» **Page text**

—————

Microsoft's new licensing rules for Windows Server aggressively pushing people towards Azure

What you need to know

  • Changes to Windows Server licensing will cause companies to pay more to use clouds other than Azure.
  • The move is considered controversial by many in industries that use cloud computing.
  • Licenses purchased before October 1, 2019 are unaffected.

Microsoft made several changes to the Windows Server licensing terms (opens in new tab) that result in companies paying extra to use a cloud other than Azure (via Last Week in AWS). The move has been slammed by AWS and Google cloud leaders. The licensing change doesn't affect any licenses purchased before October 1, 2019.

The changes are considered controversial because to many, it feels like Microsoft is aggressively pushing companies towards Azure. The licensing changes mean that companies that purchase licenses after October 1, 2019 will have to pay significantly more to use a cloud other than Microsoft Azure for Windows workloads. This change will primarily affect companies who rely on Amazon Web Serivices (AWS), which is the current cloud market leader.

Companies have sophisticated server, and cloud setups that can't be changed at the drop of a hat. Many companies aren't going to switch away from Windows Server or switch to Azure.

The changes are being poorly received by many in the media and apparently come as a surprise to some at Microsoft. In Last Week on AWS's report, several people at Azure expressed surprise at the changes saying things along the lines of "Wait, what are you talking about? We did what with licenses?! You're kidding me. Let me get back to you."

These changes line up more with older Microsoft policies than the new and more open Microsoft that's been seen in recent years.

Sean Endicott
News Writer and apps editor

Sean Endicott brings nearly a decade of experience covering Microsoft and Windows news to Windows Central. He joined our team in 2017 as an app reviewer and now heads up our day-to-day news coverage. If you have a news tip or an app to review, hit him up at (opens in new tab).

  • The "new and more open MS" is a mirage and it's sad WC, and many, have taken the cheese. Just ask anyone who has purchased a lot of VLs the past few years and then coincidentally been "invited" to participate in a license audit within a few months.
  • If people didn't fudge and cheat on licenses no audits would occur. We just spent $80,000 to fix a "so-called" engineers correct license deployment because he under ignorantly purchased 24 core licenses when it should have been 160 cores. This is pathetically easy to count with a simple script, but sometimes people are just lazy or criminal in some cases. That wasn't Microsoft's fault, it was the engineers fault.
  • What did you expect? Nadella only cares about short term gains. That clearly showed when he started ******* on the old Windows fans as soon as he came to power.
  • Windows Phone was dead. Ballmer killed it by waiting too long and then not investing in people to make the apps.
    Music was dead too because again they waited too long before adding it to other platforms.
    The Band was a good idea but again they were behind.
    Nadella has turned Microsoft around and finally has given the competition something that improves all products for everyone. This announcement if it sours too many people will be pulled just like they tried to do with office.

—————

» **Data excerpts**

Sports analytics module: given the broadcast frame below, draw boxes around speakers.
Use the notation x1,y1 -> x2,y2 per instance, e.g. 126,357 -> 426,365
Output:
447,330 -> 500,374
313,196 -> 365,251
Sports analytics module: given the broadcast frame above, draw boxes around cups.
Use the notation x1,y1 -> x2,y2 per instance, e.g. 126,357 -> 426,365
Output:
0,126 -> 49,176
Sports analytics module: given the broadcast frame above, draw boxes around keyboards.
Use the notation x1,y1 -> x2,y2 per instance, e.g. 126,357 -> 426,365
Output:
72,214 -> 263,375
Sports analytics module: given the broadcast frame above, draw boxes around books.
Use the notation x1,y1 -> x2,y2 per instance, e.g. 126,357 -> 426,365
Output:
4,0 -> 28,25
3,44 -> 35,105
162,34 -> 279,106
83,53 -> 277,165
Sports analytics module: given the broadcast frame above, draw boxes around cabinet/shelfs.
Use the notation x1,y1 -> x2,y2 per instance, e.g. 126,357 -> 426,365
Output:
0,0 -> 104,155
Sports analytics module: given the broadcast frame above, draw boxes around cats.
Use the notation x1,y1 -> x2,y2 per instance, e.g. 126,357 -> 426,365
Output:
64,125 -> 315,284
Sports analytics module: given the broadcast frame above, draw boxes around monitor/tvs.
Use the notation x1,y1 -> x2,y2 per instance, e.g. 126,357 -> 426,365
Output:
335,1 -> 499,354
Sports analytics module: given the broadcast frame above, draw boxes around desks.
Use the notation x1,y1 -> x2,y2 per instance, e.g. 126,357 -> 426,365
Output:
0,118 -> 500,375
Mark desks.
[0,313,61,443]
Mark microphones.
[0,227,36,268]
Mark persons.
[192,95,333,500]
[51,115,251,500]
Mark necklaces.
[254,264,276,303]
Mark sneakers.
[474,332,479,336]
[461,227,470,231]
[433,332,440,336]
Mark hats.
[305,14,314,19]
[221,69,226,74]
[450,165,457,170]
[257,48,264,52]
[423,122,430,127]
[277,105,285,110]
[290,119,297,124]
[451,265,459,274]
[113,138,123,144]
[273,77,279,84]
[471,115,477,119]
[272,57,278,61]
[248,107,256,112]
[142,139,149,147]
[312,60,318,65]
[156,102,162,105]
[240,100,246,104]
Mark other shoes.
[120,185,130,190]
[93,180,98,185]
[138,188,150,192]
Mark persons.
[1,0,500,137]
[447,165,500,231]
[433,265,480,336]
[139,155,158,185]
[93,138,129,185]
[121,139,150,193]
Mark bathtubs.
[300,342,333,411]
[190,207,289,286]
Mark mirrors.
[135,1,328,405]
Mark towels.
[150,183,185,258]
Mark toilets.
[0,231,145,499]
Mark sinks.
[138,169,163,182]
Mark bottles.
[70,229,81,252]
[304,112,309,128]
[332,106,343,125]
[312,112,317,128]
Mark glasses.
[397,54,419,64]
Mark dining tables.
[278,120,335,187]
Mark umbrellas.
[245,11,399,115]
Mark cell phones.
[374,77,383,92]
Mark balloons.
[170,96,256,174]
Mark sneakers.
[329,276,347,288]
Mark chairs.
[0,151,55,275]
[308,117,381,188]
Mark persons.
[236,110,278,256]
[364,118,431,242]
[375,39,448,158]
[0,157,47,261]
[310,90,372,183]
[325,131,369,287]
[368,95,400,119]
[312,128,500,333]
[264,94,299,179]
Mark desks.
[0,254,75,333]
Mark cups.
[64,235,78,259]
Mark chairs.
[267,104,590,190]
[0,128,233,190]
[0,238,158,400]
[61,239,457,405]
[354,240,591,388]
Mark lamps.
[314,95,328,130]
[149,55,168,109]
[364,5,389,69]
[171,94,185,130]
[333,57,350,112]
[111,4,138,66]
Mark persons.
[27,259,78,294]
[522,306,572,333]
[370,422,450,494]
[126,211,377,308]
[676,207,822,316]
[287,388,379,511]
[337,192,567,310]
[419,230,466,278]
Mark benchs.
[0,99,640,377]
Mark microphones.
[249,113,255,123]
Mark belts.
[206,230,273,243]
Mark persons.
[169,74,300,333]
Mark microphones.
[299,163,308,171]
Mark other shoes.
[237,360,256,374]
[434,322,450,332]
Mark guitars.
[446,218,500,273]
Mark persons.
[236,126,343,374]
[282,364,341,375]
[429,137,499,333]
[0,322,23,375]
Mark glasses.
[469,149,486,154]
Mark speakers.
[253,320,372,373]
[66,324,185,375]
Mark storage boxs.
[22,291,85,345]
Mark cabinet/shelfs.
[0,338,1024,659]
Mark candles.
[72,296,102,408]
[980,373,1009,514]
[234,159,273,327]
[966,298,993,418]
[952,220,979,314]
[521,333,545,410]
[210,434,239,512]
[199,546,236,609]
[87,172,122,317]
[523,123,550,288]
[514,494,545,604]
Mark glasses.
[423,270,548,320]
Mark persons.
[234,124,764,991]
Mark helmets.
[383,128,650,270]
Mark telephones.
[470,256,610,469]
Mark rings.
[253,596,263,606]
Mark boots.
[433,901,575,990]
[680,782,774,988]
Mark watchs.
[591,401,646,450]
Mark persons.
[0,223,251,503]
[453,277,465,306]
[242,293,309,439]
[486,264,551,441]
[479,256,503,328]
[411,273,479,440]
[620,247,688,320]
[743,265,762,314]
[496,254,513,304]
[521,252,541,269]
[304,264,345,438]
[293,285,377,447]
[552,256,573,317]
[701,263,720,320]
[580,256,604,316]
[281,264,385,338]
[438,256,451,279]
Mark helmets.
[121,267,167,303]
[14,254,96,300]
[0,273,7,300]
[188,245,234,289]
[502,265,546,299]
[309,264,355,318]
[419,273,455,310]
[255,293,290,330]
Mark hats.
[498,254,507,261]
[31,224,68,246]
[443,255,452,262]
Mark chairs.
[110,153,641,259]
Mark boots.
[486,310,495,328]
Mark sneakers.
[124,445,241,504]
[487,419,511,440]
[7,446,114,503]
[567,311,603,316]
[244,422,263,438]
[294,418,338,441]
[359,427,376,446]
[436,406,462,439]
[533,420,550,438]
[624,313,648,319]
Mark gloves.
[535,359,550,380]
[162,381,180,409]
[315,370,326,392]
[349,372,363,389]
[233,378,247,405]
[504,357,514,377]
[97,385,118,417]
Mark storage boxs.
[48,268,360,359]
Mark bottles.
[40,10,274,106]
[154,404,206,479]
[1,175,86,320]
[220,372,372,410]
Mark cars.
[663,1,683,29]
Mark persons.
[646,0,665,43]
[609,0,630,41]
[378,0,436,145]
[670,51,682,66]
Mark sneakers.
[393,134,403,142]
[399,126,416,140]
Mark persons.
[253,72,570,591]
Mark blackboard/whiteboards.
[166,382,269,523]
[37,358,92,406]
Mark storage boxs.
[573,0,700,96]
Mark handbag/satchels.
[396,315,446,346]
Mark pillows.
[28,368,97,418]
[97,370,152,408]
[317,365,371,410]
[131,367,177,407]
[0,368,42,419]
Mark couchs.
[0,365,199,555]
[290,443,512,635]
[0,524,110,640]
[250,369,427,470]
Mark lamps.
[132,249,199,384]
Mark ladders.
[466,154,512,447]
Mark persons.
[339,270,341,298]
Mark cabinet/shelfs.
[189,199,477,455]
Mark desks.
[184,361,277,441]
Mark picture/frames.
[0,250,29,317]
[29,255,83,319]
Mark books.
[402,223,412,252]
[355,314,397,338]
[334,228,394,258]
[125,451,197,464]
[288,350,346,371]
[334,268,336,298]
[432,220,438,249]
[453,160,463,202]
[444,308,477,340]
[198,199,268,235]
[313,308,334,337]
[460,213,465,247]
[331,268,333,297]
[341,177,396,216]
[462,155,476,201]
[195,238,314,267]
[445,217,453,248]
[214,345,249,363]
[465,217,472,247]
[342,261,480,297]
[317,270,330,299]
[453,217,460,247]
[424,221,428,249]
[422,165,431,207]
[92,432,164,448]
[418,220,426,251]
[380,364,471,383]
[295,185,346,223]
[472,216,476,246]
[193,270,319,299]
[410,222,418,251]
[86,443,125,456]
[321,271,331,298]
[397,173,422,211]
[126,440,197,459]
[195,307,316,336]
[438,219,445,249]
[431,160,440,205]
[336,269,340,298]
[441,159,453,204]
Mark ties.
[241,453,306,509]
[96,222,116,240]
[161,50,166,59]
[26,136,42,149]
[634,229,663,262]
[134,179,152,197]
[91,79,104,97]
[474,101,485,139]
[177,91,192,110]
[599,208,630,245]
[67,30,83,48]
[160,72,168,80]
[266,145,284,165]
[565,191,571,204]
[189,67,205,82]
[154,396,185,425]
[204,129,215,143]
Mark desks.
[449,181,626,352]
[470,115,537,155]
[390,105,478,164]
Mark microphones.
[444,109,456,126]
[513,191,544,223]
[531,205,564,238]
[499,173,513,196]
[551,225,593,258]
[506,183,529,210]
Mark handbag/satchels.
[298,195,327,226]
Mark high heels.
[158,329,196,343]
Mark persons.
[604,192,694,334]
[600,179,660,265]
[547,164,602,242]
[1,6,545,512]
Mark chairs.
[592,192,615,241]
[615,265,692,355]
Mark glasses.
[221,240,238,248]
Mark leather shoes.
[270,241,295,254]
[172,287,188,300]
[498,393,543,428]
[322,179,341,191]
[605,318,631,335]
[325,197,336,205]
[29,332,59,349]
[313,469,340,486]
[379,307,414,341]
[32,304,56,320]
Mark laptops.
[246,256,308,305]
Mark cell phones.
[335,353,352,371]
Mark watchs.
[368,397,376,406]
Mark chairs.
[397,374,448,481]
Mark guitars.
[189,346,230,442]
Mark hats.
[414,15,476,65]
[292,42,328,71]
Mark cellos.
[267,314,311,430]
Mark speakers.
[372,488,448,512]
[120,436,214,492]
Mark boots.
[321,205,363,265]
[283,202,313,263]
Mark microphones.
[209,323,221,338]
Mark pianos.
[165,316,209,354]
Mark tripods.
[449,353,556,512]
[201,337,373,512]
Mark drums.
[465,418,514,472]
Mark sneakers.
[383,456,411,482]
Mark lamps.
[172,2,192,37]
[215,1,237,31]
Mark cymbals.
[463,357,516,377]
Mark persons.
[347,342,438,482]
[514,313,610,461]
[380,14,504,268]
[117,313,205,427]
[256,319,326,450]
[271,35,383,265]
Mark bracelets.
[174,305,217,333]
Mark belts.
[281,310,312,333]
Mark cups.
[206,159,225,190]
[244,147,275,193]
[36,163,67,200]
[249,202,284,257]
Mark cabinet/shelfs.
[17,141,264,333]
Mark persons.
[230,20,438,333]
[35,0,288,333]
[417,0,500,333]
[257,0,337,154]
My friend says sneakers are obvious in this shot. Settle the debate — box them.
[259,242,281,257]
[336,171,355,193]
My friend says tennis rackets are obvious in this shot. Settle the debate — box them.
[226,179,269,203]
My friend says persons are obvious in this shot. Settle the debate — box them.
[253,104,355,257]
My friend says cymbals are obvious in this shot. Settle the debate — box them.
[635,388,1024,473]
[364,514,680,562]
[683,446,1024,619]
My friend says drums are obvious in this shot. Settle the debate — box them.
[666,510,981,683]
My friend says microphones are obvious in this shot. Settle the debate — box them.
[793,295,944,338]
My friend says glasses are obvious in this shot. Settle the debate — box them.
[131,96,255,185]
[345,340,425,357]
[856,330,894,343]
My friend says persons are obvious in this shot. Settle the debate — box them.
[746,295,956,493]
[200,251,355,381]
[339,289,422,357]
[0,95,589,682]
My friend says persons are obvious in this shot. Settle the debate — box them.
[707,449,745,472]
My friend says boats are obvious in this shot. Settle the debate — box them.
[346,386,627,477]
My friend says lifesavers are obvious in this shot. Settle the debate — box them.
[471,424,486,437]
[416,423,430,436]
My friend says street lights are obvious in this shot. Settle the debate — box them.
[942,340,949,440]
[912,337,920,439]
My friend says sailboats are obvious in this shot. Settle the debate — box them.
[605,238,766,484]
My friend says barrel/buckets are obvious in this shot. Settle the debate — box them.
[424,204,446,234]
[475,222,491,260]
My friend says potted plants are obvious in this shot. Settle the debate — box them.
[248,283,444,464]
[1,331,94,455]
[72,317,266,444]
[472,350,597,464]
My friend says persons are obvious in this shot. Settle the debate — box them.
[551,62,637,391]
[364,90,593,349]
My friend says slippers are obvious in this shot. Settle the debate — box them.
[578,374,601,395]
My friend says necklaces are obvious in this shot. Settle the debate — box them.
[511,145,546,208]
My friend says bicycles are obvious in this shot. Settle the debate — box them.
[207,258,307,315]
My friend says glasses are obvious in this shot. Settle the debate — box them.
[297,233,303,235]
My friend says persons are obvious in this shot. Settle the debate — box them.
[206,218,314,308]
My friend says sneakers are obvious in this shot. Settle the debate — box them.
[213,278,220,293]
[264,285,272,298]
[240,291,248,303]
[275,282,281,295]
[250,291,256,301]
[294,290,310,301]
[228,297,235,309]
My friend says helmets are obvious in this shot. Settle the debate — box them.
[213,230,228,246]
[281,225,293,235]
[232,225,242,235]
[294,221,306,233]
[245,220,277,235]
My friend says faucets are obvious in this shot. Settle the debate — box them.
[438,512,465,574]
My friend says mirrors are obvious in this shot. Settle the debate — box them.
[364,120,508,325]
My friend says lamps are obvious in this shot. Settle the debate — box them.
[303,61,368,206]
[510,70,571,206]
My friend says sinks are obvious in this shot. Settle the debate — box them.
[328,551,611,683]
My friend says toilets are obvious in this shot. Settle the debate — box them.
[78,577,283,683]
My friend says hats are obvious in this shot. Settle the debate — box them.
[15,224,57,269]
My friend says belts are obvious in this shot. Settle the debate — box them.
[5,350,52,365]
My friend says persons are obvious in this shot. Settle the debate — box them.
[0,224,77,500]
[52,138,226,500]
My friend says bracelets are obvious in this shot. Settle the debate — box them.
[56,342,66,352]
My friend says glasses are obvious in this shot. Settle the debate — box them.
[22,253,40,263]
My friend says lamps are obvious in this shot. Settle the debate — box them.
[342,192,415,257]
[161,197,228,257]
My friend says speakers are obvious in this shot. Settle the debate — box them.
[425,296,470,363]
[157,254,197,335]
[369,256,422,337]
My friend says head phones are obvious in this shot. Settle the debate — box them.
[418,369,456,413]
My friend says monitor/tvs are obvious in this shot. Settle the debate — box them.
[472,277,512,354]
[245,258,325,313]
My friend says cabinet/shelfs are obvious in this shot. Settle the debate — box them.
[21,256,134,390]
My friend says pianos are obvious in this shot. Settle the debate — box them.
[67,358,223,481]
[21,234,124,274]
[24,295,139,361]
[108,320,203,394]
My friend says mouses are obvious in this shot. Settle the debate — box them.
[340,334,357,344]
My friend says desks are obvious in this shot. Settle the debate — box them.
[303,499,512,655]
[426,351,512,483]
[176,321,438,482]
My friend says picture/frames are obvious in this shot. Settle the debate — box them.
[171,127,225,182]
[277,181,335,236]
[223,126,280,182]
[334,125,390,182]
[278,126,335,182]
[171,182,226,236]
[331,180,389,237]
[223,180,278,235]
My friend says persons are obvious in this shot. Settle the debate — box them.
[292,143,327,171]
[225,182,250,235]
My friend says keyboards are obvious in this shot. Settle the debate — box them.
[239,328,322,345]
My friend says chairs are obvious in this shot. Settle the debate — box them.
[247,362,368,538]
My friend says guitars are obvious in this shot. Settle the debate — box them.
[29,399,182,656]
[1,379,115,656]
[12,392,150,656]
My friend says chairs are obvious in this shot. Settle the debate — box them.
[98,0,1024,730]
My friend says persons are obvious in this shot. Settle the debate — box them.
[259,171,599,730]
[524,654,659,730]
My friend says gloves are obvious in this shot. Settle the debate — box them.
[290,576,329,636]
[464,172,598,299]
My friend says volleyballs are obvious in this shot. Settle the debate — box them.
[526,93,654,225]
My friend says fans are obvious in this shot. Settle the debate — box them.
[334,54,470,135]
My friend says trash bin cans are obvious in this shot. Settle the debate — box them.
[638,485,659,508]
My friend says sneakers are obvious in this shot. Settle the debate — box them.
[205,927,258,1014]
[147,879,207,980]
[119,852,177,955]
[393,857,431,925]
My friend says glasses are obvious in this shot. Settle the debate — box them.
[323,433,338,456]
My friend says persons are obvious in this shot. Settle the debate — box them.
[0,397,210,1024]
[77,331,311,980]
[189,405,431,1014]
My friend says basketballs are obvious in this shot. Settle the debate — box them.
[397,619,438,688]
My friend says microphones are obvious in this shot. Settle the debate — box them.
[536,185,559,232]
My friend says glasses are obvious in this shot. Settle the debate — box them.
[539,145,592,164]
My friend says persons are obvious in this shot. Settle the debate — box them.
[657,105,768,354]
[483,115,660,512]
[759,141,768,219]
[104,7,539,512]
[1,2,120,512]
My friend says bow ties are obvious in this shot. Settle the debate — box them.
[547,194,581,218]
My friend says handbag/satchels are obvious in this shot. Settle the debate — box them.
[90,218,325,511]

—————

» **How to complete this task**
Translate into Spanish this sentence from the article on Windows Server licensing: "Many companies aren't going to switch away from Windows Server or switch to Azure." The items have no connection to the article on Windows Server licensing.

» **Task output**
Muchas empresas no van a abandonar Windows Server ni a cambiarse a Azure.